Как и предсказывал Цезарь, его убийство стало причиной новой гражданской войны. За убийцами охотились два человека, соперничавшие друг с другом за право быть преемниками. Это его заместитель Антоний, поддерживаемый войсками и деньгами Цезаря, и приемный сын и наследник Октавиан, вернувшийся из Македонии в начале мая, чтобы принять новое имя перед сенатом. Естественно, Октавиан потребовал деньги, оставленные ему Цезарем, но Антоний, решительно настроенный удержать власть в своих руках, отстранил его.
Эти двое разнились по темпераменту, идеологии и, конечно, внешности. К тридцати девяти годам Антоний был в расцвете сил. «Он обладал красивою и представительной внешностью. Отличной формы борода, широкий лоб, нос с горбинкой сообщали Антонию мужественный вид и некоторое сходство с Гераклом, каким его изображают художники и ваятели»[390]. Это описание не имеет ничего общего с некоторыми его портретами на монетах, цель которых состояла не столько в том, чтобы передать внешнее сходство, сколько подчеркнуть определенные качества человека. Его враги считали весьма странным то, что ему нравилось одеваться, как Геракл, а подражание Александру им казалось противоречащим нормальному римскому поведению, как и поклонение Дионису, этому восточному богу «мужской извращенности».
Чем больше Антоний красовался в экзотических, если не сказать вызывающих сомнение нарядах, тем чаще его соперник Октавиан появлялся в одеждах Аполлона и Марса. Мысль о вооруженной борьбе вызывала у него отвращение. Чтобы скрыть свою худощавую фигуру, он надевал под тогой несколько пар нижнего белья. Он даже «башмаки подбивал толстыми подошвами, чтобы казаться выше»[391]. Говорили еще, что «росту он был невысокого, <…> но это <…> было заметно лишь рядом с более рослыми людьми»[392], поэтому он старался по возможности держаться подальше от высокого Антония.
Октавиану явно «недоставало шарма и щегольства и тем более мужественности Марка Антония. Хилый, болезненный, малодушный — такой тип человека легко узнаваем, как и беспощадность, которая часто идет рука об руку с малодушием. Что вызывает восхищение, так это моральная смелость и быстрое восприятие реальности»[393]. Недостаток воинственности и отваги с лихвой компенсировался острым политическим умом, полным отсутствием угрызений совести и невероятно удачным наследием.
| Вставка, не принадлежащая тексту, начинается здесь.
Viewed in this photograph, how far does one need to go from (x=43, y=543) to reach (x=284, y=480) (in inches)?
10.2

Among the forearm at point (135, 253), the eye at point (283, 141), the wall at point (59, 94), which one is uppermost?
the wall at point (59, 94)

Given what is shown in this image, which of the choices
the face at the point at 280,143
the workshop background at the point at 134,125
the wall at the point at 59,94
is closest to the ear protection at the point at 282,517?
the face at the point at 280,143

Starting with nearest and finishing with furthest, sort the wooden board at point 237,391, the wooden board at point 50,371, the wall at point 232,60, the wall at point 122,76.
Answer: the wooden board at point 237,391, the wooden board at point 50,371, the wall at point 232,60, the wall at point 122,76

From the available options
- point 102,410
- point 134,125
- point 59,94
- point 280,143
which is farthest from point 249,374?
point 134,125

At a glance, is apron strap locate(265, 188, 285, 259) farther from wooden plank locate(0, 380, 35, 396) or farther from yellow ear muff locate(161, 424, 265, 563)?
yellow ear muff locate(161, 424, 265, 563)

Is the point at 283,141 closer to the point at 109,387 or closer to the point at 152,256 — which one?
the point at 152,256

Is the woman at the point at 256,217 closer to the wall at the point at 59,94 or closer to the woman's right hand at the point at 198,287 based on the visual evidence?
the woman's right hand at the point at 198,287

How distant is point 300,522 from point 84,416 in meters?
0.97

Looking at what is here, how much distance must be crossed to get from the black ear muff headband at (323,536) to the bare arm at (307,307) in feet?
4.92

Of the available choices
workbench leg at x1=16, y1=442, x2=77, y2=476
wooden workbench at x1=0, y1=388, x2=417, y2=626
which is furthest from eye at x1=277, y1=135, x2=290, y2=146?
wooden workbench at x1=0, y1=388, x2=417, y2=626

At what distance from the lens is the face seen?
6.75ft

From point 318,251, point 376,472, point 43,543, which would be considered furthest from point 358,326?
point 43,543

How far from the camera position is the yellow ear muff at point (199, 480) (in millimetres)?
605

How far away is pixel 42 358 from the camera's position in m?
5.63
Восемнадцатилетний Октавиан подчеркивал это наследие при каждом удобном случае. Он установил статую Цезаря в фамильном храме Венеры-Прародительницы, где также находилась статуя Клеопатры. Он расположил к себе народ тем, что в честь Цезаря устроил погребальные игры. Появление кометы за час до захода солнца в течение семи дней подряд восприняли как знак того, что душа Цезаря вознеслась на небо. Ее назвали «Sidus Iulium» в соответствии с древними египетскими поверьями, по которым души умерших фараонов поднимаются вверх из их пирамид и становятся «неугасимыми звездами». Римляне верили, что душа Цезаря превратилась в звезду, после чего ее стали изображать над его головой на посмертных портретах, в том числе над новой статуей в храме Венеры.
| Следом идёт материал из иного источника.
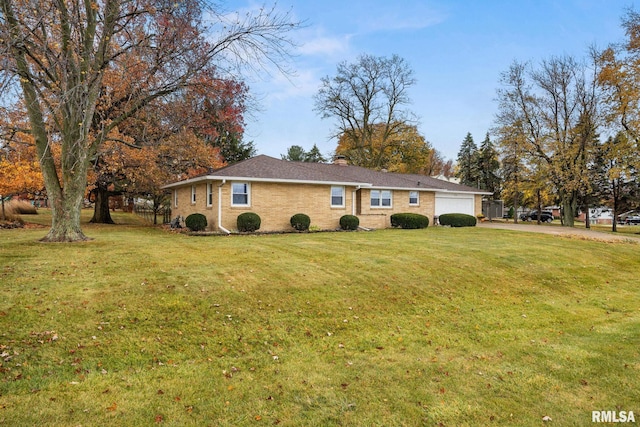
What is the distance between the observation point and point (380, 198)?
2512 cm

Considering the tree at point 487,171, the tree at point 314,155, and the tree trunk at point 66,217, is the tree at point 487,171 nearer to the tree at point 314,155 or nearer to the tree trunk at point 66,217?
the tree at point 314,155

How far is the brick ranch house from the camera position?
1905cm

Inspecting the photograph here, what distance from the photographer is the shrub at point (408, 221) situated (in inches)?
929

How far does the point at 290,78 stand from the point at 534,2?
1010cm

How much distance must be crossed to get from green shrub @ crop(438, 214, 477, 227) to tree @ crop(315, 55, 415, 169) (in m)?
17.4

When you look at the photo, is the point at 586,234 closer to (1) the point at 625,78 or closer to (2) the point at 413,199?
(2) the point at 413,199

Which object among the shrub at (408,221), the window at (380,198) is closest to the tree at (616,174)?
the shrub at (408,221)

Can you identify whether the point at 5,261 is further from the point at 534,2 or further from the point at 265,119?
the point at 534,2

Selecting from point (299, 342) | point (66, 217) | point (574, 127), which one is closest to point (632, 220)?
point (574, 127)

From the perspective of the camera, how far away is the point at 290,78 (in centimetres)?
1186

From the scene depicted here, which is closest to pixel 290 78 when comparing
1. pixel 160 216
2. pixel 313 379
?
pixel 313 379

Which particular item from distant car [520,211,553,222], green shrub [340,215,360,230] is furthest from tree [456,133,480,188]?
green shrub [340,215,360,230]

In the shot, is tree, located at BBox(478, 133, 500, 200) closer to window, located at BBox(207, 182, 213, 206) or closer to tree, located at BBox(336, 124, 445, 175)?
tree, located at BBox(336, 124, 445, 175)

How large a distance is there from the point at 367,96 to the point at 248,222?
29.0m
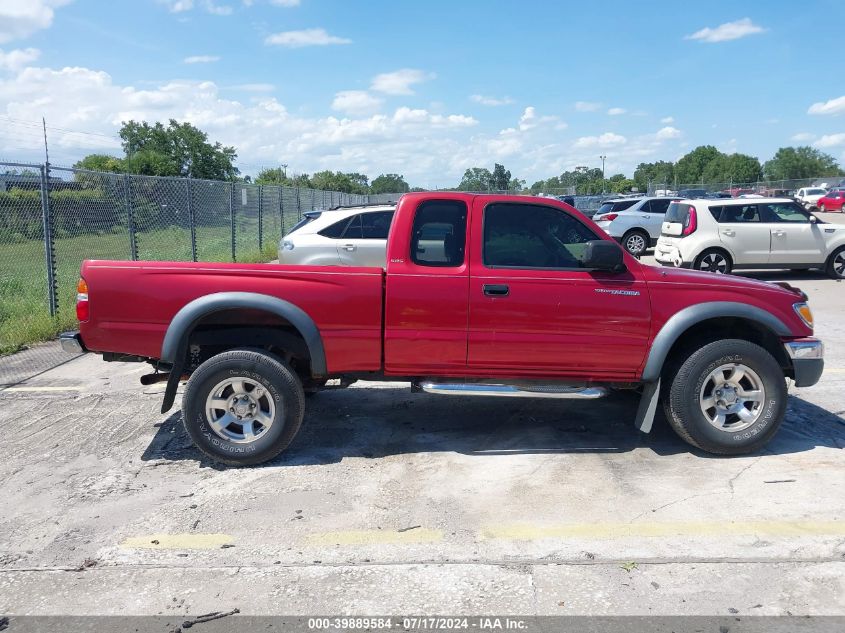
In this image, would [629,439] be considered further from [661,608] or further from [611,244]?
[661,608]

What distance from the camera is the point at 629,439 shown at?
548cm

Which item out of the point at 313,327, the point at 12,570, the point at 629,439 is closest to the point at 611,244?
the point at 629,439

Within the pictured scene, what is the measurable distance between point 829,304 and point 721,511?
9.31 metres

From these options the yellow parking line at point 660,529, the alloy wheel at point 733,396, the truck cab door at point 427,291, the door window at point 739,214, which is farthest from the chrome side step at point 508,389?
the door window at point 739,214

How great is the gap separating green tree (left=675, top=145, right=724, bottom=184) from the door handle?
4629 inches

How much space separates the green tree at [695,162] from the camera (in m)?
116

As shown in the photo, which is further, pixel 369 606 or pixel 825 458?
pixel 825 458

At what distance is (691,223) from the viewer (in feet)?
47.2

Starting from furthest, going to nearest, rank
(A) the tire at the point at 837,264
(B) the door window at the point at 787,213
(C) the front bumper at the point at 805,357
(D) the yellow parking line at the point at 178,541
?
(A) the tire at the point at 837,264, (B) the door window at the point at 787,213, (C) the front bumper at the point at 805,357, (D) the yellow parking line at the point at 178,541

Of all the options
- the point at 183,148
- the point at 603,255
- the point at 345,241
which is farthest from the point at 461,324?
the point at 183,148

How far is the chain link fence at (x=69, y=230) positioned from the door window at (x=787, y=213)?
12.1 meters

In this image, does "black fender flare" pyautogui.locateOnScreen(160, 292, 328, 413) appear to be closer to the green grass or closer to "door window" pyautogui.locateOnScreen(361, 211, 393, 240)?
the green grass

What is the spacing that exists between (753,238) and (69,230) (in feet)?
41.3

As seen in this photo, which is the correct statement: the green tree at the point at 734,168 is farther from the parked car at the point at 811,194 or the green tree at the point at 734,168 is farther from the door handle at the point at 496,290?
the door handle at the point at 496,290
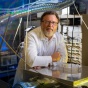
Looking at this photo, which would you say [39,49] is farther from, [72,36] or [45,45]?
[72,36]

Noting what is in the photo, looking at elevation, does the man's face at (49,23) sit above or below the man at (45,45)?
above

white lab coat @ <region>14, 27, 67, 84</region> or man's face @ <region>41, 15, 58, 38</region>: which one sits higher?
man's face @ <region>41, 15, 58, 38</region>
Как и Клеопатра, которая поддерживала связь с Цезарем, Октавиан использовал свои божественные связи, чтобы стать «divi filius» — «сыном бога», пусть даже в результате усыновления. То, что он везде и всюду называл себя именем Цезаря[394], раздражало Антония. Он как-то сказал: «Ты, парень, всем обязан своему имени»[395]. Тем не менее оставшиеся республиканцы отнеслись к Октавиану как к важному противовесу Антонию. Цицерон, все еще наивно надеявшийся восстановить республику, высказал такую точку зрения: «Выдающийся мальчик Цезарь, на него я действительно надеюсь в будущем»[396].